このような<台本認知>は社会生活をするうえでは不可欠なものである。その中に「買い物」の<台本認知>もある。その台本の最後の方に、「レジでのやりとり」についての部分が書き込まれているわけである。それは大まかに言って次のようになっていると思われる。

 1)商品をレジカウンターに持って行く
 2)レジ係が商品の値段を計算して合計を出す。
   A「(お代は)(全部で)2450円でございます/になります」
   B「(お代を)(全部で)2450円頂戴します」
 3)代金を支払う
   「1万円でお願いします」
 4)レジ係がお金を受け取る
   「1万円お預かりします」
 5)レジ係がお釣の計算をする
   (1万円から商品の代金をひいて、お釣は7550円だ)
 6)レジ係がお釣を渡す
   「(お釣のほう)7550円のお返しです/になります」

ここで問題となるのは4)の時である。4)の表現に省略されているものを2)〜6)の台本から補うと次のようになる。

「(1万円から)(お代を頂戴します。)
 (お釣をお渡しするまで)(この)1万円(を)お預かりします」

この文を見ると、問題文の「1万円お預かりします」は始めの『1万円』と最後の『お預かりします』が
いっしょになってしまっと見ることもできる。
実際そうなのだろうと思われるが、なぜそのようなことが起こったのかはこれだけでは説明できない。
つまり、「1万円お預かりします」と言えばいいのに、なぜ「1万円から」と言うのか。
その理由は表現を丁寧にしたいという欲求から「から」を使ったと考えるのが自然である。
それではなぜ「から」を使うと丁寧になるのか?
ここにも1、2で考察した丁寧化の原理が働いていると思われる。

そこで、もう一度1、2の内容を復習するために次のようにイメージを図にしてみる。

 <話者>・----------->*<対象>
 <相手>  <方向>「ほう」を使った丁寧化
       <過程>「まで」を使った丁寧化
 
そして、買い物の<台本>では「まで」とは反対に、お金という対象を直接取り立てることを避けるために、1万円をお釣の『出どころ』として捉えて「から」を使ったものと思われる。

 <1万円>・-------->*<お釣>
       <出所>「から」を使った丁寧化

 3<「から」を使った丁寧化>

このように日本語では対象を直接取り立てる「が」「を」「に」などを使用せずに、物事や人びとの位置関係からその行為の移動の<方向><過程><出所>を示すことによって間接的に対象を取り立てる用法があり、その用法が成立するのは、他ならぬ人の認知の在り方と深く結び付いていると言える。

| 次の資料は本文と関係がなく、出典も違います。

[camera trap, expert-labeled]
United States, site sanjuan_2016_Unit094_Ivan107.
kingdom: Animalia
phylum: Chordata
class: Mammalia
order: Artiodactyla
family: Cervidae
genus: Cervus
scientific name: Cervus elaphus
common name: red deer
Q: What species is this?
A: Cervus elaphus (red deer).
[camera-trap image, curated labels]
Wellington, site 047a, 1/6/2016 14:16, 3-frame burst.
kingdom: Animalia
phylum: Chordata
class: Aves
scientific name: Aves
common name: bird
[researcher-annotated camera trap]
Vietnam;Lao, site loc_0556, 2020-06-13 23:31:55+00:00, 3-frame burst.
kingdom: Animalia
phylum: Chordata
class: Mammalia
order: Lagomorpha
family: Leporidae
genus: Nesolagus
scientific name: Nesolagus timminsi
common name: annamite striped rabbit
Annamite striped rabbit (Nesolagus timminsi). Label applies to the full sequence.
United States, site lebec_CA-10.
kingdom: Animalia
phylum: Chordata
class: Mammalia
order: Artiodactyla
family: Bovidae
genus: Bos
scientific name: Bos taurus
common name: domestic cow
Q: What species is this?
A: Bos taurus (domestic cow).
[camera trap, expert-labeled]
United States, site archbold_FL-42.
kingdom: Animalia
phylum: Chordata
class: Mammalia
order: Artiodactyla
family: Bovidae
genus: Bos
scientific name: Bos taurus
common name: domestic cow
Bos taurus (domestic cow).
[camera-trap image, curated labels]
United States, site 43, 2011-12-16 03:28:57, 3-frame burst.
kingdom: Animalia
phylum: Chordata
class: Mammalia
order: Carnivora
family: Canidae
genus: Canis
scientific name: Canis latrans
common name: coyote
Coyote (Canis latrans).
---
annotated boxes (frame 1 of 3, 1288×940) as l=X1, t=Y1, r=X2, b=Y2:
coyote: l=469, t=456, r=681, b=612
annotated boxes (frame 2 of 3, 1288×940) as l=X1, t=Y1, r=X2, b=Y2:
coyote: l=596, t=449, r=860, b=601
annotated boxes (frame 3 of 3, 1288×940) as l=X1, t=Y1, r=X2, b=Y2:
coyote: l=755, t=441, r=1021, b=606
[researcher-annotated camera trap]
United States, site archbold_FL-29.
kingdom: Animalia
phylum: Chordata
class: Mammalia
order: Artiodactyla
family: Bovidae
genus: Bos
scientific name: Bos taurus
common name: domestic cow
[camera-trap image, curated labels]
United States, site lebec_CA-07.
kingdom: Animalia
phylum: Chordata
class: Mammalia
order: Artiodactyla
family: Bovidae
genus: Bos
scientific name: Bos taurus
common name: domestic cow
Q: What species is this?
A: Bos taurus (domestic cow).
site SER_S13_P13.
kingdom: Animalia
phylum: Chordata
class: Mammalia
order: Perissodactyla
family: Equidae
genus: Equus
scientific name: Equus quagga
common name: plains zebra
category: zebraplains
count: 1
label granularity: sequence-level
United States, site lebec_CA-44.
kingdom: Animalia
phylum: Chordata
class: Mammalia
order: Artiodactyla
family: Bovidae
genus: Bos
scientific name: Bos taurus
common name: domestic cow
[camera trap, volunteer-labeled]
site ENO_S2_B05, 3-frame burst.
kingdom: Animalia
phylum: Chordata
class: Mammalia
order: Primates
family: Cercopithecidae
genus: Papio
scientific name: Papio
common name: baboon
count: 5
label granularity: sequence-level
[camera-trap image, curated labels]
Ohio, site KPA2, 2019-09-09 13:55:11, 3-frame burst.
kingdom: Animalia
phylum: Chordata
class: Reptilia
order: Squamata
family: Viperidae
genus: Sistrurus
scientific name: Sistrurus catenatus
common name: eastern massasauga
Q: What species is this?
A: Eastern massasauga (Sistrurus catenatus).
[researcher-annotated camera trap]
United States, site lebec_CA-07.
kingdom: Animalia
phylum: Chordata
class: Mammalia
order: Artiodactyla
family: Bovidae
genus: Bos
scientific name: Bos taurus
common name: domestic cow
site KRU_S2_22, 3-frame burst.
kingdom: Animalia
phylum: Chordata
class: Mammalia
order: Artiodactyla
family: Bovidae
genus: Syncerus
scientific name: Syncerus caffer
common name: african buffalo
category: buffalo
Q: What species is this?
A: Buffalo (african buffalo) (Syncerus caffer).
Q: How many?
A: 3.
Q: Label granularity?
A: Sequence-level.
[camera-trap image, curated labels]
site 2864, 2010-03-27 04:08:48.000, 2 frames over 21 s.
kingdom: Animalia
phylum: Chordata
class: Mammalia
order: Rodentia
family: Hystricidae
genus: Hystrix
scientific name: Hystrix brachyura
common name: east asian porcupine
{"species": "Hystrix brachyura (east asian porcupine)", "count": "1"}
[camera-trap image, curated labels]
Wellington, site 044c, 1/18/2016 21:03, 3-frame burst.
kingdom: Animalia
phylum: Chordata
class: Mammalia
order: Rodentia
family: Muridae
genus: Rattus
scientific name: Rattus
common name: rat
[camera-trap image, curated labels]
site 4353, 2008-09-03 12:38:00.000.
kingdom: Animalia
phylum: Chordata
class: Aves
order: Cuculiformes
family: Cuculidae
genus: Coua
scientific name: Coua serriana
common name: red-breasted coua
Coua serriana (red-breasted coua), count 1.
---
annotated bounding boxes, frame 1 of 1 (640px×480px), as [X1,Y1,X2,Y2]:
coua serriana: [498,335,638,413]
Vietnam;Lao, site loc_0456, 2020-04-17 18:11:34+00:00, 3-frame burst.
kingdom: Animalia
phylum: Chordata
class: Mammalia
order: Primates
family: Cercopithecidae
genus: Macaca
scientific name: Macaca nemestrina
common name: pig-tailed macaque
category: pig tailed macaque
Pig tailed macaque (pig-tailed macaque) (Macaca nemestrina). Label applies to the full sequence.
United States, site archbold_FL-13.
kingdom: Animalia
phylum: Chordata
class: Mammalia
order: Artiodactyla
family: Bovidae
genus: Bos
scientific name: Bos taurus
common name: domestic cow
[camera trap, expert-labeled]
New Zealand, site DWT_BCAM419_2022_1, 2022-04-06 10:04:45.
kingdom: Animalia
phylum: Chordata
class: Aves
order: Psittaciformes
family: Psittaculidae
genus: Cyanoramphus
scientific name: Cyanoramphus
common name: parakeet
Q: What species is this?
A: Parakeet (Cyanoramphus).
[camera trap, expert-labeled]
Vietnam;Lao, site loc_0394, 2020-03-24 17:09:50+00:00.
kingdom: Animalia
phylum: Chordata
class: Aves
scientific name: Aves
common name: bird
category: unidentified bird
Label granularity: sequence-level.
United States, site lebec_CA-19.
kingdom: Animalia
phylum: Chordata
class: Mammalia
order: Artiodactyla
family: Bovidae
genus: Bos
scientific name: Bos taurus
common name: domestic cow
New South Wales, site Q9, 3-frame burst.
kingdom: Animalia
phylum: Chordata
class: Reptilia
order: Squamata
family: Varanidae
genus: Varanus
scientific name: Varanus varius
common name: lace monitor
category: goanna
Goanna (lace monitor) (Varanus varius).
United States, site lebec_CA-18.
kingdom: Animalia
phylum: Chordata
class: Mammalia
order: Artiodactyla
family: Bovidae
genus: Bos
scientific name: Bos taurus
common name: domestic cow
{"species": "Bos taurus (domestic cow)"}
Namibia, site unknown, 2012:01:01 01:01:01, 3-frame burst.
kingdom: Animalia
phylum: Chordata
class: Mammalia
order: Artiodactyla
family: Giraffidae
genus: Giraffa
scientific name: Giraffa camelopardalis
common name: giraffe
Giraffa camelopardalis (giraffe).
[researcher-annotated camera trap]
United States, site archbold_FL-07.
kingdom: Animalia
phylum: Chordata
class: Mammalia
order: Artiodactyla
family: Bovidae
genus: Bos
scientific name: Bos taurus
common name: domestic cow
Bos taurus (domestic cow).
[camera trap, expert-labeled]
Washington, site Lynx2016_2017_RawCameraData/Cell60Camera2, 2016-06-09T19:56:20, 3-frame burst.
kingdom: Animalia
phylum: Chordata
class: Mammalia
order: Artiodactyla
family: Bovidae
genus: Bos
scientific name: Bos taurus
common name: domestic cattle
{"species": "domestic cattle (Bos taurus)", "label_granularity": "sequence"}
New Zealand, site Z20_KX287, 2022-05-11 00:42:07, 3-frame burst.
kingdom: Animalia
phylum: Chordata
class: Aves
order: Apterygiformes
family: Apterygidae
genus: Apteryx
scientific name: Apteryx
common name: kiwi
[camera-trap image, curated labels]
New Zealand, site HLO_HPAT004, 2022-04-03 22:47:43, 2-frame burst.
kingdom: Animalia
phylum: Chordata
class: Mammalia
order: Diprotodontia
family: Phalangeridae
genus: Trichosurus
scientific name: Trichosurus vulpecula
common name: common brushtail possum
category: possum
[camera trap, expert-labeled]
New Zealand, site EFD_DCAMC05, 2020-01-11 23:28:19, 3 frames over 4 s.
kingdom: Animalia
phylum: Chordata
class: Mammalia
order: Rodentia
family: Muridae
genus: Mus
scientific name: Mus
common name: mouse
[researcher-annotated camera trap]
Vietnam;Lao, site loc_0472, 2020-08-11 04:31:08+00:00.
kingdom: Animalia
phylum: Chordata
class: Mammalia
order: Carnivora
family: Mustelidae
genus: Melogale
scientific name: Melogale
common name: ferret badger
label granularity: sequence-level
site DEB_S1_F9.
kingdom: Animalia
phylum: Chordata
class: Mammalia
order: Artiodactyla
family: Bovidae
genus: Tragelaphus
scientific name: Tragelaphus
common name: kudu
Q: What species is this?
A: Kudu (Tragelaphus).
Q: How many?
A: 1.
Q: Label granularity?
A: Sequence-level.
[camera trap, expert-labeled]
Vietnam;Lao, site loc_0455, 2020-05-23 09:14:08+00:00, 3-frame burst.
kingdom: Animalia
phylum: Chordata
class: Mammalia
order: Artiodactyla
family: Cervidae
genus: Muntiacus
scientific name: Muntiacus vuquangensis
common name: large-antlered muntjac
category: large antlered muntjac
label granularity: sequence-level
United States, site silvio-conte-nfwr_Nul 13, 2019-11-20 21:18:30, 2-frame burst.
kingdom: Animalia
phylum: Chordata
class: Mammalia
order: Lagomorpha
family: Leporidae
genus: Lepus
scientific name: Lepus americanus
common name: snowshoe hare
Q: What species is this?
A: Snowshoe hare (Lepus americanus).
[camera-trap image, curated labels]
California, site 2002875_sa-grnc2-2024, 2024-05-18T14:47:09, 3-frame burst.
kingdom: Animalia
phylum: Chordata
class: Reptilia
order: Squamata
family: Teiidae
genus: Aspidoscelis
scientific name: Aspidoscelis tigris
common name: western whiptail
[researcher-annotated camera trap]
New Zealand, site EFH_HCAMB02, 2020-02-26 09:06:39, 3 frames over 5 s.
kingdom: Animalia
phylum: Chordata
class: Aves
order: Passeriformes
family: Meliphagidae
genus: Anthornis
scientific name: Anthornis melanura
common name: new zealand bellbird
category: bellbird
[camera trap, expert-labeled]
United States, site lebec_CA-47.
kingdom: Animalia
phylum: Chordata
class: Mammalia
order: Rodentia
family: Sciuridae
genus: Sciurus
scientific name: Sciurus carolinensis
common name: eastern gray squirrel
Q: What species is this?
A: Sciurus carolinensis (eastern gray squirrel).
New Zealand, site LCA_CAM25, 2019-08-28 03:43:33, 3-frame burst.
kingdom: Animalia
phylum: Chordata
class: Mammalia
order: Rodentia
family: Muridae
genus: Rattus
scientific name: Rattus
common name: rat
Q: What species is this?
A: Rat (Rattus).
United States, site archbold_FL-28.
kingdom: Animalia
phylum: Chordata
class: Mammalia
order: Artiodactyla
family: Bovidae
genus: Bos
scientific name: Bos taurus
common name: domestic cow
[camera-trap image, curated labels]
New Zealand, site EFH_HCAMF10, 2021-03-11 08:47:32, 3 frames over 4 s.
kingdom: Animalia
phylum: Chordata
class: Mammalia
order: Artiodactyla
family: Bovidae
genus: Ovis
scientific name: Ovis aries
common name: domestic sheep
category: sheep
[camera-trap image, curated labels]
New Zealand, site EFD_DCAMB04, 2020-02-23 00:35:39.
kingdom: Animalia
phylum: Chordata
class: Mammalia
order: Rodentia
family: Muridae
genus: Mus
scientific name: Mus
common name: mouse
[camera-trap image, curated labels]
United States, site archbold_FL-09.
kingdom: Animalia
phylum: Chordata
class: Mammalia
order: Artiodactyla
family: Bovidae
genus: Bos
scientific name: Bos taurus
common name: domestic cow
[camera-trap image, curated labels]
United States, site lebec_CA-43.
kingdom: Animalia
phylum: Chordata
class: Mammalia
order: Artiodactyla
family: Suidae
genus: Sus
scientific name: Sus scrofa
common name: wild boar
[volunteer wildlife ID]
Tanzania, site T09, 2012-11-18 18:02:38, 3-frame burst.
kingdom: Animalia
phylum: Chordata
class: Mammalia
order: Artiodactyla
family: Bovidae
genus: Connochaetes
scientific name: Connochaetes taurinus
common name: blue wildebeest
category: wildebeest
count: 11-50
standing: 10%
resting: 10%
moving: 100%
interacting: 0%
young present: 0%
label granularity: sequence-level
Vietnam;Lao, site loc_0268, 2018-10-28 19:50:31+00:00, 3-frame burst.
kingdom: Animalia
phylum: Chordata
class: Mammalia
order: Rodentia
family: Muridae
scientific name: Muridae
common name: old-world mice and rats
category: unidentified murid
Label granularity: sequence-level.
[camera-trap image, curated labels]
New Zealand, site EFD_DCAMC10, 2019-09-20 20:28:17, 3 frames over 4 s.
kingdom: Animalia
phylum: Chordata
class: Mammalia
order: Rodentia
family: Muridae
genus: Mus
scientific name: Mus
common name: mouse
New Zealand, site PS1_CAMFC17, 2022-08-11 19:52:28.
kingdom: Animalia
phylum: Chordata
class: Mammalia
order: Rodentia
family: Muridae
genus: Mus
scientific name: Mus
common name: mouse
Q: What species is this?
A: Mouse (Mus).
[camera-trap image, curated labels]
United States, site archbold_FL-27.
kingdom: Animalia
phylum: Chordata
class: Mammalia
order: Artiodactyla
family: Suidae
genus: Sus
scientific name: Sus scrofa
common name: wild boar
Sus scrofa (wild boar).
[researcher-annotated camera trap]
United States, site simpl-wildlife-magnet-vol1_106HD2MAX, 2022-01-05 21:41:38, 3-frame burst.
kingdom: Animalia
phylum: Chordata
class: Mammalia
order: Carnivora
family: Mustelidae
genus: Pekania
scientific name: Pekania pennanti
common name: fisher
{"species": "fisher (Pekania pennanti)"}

「から」のこのような用法には、他に「お父さんから言ってやってくださいよ」などの「から」なども直接丁寧化と結び付くものではないかもしれないが、つながりがあると思われる。
比較:「私が注意しておきます」(いたずらをした学生に)
   「私(のほう)から注意しておきます」



<分析を終わっての感想>

私自身「〜からお預かりします」の「から」は雑誌でそれを指摘するものを読むまで気が付かなかった。つまり、何も不自然に感じていなかったことになる。そして、注意してレジで聞いていると、その使用は驚くほど広まっていたこに愕然とした。なぜ、私は「から」に気が付かなかったのか。この怒りにもつながる思いが今回の分析の強い動機になっている。
「から」だけでなく「ほう」と「まで」とを統一的に扱ったという点で今回の分析は、その内容の妥当性は別として、それなりに意義があったとのではないかと思う。



<参考文献>
1 『日本語学のみかた』(アエラ ムック/朝日新聞社)の中にある
  コラム『気になる日本語(〜から お預かりします)』(小倉良之)
  :この記事は「から」の発見のきっかけとなったものです。
2 『月刊日本語97年10月号』(アクル)の中にある
  コラム『日本語教師のための日本語入門(言葉の意味)』(国広哲弥)
  :この記事から認知的な見方で丁寧な表現を分析する手法を学びました。
   特に「から」の<台本認知>についてはこの記事の内容に負うところが大きいです。
   また、「ほう」の意味特徴についてもこの記事の分類を参考にしました。
   しかし、私の分類とは若干異なります。
3 『認知言語学の基礎』(河上誓作/研究社出版)
  :この本は認知言語学の基本的な知識を得るのに役立ちました。